- GIVEN INSTRUCTION 1
Print the passage on k-medoids clustering word for word, from "Data Mining_ Concepts" to "in the iteration.".
- GIVEN INSTRUCTION 2
Decide whether each statement agrees with the passage on k-medoids clustering, answering yes or no and quoting the deciding words:
(a) CLARA runs the PAM algorithm on a random sample to find the best medoids.
(b) When the total cost of swapping is positive, oj is swapped with orandom.
(c) The k-medoids method, unlike k-means, does not require the user to specify k.
- GIVEN INSTRUCTION 3
Go on with the passage on k-medoids clustering, picking up after its last sentence.

- DOCUMENT EXTRACT
>> begin
Data Mining_ Concepts and Techniques - Jiawei Han [280]
Figure 10.4 Four cases of the cost function for k-medoids clustering.
Each time a reassignment occurs, a difference in absolute error, E, is contributed to the cost function. Therefore, the cost function calculates the difference in absolute-error value if a current representative object is replaced by a nonrepresentative object. The total cost of swapping is the sum of costs incurred by all nonrepresentative objects. If the total cost is negative, then oj is replaced or swapped with orandom because the actual absolute-error E is reduced. If the total cost is positive, the current representative object, oj, is considered acceptable, and nothing is changed in the iteration.
“Which method is more robust—k-means or k-medoids?” The k-medoids method is more robust than k-means in the presence of noise and outliers because a medoid is less influenced by outliers or other extreme values than a mean. However, the complexity of each iteration in the k-medoids algorithm is O(k(n − k)2). For large values of n and k, such computation becomes very costly, and much more costly than the k-means method. Both methods require the user to specify k, the number of clusters.
“How can we scale up the k-medoids method?” A typical k-medoids partitioning algorithm like PAM (Figure 10.5) works effectively for small data sets, but does not scale well for large data sets. To deal with larger data sets, a sampling-based method called CLARA (Clustering LARge Applications) can be used. Instead of taking the whole data set into consideration, CLARA uses a random sample of the data set. The PAM algorithm is then applied to compute the best medoids from the sample. Ideally, the sample should closely represent the original data set. In many cases, a large sample works well if it is created so that each object has equal probability of being selected into the sample. The representative objects (medoids) chosen will likely be similar to those that would have been chosen from the whole data set. CLARA builds clusterings from multiple random samples and returns the best clustering as the output. The complexity of computing the medoids on a random sample is O(ks2 + k(n − k)), where s is the size of the sample, k is the number of clusters, and n is the total number of objects. CLARA can deal with larger data sets than PAM.
>> end
- INFORMATION SUPPLIED
>> begin
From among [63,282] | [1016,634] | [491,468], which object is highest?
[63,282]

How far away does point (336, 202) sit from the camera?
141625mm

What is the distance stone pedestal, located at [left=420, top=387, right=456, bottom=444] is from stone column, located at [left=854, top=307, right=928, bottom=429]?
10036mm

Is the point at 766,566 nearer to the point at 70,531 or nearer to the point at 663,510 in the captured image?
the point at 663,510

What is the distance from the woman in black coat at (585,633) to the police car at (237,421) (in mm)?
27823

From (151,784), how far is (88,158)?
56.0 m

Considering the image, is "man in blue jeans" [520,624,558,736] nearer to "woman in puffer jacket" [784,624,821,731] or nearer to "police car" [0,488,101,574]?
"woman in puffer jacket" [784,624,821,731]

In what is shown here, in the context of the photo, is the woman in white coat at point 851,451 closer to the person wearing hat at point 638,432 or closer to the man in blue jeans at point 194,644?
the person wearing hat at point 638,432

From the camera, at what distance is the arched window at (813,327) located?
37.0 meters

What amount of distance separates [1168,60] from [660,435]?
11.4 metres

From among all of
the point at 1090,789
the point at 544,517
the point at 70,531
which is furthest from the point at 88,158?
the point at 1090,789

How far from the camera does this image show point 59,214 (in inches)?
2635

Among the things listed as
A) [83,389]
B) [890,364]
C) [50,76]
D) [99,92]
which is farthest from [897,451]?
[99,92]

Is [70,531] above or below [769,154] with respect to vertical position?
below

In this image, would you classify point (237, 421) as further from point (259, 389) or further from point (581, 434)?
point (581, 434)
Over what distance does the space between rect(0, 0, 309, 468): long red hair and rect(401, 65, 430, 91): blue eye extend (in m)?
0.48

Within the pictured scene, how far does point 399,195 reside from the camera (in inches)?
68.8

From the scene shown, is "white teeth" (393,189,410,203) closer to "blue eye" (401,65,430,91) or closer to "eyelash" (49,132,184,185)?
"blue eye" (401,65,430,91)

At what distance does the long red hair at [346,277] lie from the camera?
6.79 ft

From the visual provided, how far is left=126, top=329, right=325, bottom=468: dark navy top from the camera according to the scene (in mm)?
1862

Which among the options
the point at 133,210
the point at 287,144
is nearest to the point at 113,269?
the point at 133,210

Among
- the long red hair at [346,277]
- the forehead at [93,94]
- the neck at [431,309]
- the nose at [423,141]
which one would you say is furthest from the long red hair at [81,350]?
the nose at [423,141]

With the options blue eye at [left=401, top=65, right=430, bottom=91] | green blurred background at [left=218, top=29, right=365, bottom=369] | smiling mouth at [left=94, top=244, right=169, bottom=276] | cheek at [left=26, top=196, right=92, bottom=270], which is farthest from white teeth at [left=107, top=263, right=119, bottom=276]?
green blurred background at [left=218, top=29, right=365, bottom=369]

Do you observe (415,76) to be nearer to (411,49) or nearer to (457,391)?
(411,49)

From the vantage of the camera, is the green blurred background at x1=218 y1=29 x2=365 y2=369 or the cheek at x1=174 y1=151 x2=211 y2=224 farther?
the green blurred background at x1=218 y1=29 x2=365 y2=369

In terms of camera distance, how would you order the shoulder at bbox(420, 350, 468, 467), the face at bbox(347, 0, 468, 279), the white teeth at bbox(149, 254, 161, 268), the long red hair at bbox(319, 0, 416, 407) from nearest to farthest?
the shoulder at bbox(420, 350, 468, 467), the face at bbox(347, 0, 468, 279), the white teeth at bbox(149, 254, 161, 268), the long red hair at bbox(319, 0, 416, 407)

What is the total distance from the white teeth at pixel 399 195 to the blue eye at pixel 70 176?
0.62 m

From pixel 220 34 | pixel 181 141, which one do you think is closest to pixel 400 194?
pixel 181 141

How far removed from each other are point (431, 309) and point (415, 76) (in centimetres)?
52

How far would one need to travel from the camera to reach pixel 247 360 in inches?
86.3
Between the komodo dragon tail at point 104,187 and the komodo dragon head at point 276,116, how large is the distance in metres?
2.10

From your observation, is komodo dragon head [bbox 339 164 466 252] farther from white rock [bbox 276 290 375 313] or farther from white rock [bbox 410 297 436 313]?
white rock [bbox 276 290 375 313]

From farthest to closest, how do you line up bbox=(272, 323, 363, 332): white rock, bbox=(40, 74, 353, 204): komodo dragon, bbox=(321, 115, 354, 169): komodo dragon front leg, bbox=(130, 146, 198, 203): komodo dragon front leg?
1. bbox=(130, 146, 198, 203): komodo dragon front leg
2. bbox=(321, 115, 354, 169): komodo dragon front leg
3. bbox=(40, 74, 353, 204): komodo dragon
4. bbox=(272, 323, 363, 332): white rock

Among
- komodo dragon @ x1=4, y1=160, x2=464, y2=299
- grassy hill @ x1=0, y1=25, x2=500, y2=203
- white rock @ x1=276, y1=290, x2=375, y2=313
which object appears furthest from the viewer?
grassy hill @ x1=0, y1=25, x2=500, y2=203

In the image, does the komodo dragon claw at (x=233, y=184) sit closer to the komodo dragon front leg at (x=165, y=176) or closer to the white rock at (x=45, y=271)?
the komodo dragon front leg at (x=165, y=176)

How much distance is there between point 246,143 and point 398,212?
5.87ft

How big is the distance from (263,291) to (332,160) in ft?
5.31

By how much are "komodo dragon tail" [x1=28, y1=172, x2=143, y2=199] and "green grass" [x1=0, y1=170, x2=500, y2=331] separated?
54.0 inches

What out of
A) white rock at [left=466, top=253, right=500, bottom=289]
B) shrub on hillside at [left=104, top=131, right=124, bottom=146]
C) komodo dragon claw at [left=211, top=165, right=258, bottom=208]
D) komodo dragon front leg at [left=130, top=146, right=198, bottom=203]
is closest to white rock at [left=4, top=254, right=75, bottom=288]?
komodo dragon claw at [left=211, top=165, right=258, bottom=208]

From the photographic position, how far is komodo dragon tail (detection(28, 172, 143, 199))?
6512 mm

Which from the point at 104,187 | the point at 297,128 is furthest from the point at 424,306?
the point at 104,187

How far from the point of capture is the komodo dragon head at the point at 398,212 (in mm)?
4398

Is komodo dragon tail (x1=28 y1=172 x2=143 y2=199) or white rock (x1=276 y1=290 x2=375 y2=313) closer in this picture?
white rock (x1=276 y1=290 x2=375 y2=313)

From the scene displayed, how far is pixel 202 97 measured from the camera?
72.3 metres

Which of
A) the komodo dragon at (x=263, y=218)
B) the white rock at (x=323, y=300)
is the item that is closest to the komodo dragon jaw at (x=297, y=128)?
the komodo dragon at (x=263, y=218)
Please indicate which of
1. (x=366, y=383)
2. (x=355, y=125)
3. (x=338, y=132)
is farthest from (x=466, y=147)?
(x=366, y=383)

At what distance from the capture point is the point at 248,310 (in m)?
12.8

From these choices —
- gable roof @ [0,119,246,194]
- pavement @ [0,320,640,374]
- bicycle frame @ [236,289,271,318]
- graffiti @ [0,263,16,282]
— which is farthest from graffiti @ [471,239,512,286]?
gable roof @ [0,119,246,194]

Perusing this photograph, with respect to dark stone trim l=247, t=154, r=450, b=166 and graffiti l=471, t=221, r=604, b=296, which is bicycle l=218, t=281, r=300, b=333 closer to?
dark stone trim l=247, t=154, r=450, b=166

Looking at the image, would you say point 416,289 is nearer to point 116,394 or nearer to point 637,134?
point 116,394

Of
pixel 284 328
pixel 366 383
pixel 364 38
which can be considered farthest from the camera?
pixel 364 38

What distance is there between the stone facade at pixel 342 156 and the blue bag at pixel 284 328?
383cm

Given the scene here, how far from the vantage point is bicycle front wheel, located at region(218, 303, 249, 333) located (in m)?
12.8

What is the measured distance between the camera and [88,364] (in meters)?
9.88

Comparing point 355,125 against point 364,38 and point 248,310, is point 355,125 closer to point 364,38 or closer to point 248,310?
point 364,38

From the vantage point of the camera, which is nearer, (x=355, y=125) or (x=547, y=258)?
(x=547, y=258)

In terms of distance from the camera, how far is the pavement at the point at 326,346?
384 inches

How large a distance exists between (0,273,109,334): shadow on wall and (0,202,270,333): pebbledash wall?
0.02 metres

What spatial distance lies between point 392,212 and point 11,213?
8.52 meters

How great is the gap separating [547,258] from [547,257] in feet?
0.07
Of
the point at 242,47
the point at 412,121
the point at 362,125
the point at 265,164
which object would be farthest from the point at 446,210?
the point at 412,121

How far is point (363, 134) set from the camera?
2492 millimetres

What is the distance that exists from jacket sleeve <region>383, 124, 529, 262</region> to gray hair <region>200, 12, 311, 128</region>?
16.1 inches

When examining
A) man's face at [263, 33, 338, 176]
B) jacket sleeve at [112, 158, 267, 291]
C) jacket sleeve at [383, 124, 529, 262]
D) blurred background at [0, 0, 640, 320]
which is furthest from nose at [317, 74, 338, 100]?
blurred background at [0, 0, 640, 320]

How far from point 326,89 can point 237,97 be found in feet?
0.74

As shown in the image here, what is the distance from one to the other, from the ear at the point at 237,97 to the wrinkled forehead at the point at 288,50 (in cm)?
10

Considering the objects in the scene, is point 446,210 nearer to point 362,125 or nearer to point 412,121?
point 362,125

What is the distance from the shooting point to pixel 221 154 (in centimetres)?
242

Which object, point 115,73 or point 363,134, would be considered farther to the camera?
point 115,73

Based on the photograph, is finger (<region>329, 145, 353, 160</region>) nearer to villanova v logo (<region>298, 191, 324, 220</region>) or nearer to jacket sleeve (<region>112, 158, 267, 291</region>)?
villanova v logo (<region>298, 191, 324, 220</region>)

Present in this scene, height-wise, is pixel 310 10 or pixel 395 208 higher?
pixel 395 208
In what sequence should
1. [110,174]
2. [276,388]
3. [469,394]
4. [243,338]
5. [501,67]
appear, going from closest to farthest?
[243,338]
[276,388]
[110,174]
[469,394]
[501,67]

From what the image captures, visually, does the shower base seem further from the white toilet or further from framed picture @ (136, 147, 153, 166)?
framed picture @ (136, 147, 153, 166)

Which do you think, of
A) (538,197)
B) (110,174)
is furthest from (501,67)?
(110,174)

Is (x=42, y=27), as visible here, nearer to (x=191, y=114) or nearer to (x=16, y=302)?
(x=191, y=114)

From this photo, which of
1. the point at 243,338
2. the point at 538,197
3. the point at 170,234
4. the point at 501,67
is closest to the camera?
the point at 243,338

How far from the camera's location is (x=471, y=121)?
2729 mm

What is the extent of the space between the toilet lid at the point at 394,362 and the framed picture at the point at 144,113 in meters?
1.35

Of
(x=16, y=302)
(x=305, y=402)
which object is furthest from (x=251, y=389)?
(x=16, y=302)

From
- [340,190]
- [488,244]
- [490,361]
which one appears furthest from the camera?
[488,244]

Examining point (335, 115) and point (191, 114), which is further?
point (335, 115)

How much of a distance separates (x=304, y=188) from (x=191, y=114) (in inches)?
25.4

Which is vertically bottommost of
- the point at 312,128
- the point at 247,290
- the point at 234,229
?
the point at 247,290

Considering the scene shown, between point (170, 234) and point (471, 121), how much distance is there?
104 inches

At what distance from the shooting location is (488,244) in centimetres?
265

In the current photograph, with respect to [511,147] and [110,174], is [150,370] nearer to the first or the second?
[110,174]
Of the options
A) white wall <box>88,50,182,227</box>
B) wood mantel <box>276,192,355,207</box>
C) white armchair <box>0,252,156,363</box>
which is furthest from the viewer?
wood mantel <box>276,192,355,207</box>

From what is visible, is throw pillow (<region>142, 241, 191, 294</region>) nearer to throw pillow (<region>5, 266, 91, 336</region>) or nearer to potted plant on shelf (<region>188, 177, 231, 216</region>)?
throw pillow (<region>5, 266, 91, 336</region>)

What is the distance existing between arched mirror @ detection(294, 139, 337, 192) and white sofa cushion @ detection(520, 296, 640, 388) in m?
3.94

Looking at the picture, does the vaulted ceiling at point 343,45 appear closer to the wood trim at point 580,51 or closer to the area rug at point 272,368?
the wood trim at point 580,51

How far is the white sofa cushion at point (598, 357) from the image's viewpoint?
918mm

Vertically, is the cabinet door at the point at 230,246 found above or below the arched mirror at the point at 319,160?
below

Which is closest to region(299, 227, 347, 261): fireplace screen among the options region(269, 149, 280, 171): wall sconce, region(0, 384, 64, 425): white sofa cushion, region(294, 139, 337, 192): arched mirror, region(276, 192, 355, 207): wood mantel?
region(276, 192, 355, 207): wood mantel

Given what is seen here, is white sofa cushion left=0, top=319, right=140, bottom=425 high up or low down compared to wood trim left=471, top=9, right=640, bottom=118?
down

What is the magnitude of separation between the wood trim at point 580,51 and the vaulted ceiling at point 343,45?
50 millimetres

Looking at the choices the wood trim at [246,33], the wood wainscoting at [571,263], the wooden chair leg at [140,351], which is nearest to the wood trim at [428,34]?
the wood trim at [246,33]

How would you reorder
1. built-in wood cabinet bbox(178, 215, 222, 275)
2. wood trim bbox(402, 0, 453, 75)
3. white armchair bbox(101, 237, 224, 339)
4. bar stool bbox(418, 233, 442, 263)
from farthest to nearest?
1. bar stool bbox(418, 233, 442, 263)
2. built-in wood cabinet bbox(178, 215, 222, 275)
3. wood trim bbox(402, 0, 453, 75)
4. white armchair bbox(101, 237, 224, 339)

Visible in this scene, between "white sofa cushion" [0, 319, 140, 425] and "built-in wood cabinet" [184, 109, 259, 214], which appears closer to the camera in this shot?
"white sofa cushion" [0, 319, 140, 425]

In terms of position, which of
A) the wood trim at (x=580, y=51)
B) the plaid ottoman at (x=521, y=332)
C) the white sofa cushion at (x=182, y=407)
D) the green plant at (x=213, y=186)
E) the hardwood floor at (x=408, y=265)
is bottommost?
>> end
- REPLY 1
Data Mining_ Concepts and Techniques - Jiawei Han [280]
Figure 10.4 Four cases of the cost function for k-medoids clustering.
Each time a reassignment occurs, a difference in absolute error, E, is contributed to the cost function. Therefore, the cost function calculates the difference in absolute-error value if a current representative object is replaced by a nonrepresentative object. The total cost of swapping is the sum of costs incurred by all nonrepresentative objects. If the total cost is negative, then oj is replaced or swapped with orandom because the actual absolute-error E is reduced. If the total cost is positive, the current representative object, oj, is considered acceptable, and nothing is changed in the iteration.

- REPLY 2
(a) Yes: "The PAM algorithm is then applied to compute the best medoids from the sample."
(b) No: "If the total cost is positive, the current representative object, oj, is considered acceptable, and nothing is changed in the iteration."
(c) No: "Both methods require the user to specify k, the number of clusters."

- REPLY 3
Figure 10.5 PAM, a k-medoids partitioning algorithm.
The effectiveness of CLARA depends on the sample size. Notice that PAM searches for the best k-medoids among a given data set, whereas CLARA searches for the best k-medoids among the selected sample of the data set. CLARA cannot find a good clustering if any of the best sampled medoids is far from the best k-medoids. If an object is one of the best k-medoids but is not selected during sampling, CLARA will never find the best clustering. (You will be asked to provide an example demonstrating this as an exercise.)
“How might we improve the quality and scalability of CLARA?” Recall that when searching for better medoids, PAM examines every object in the data set against every current medoid, whereas CLARA confines the candidate medoids to only a random sample of the data set. A randomized algorithm called CLARANS (Clustering Large Applications based upon RANdomized Search) presents a trade-off between the cost and the effectiveness of using samples to obtain clustering.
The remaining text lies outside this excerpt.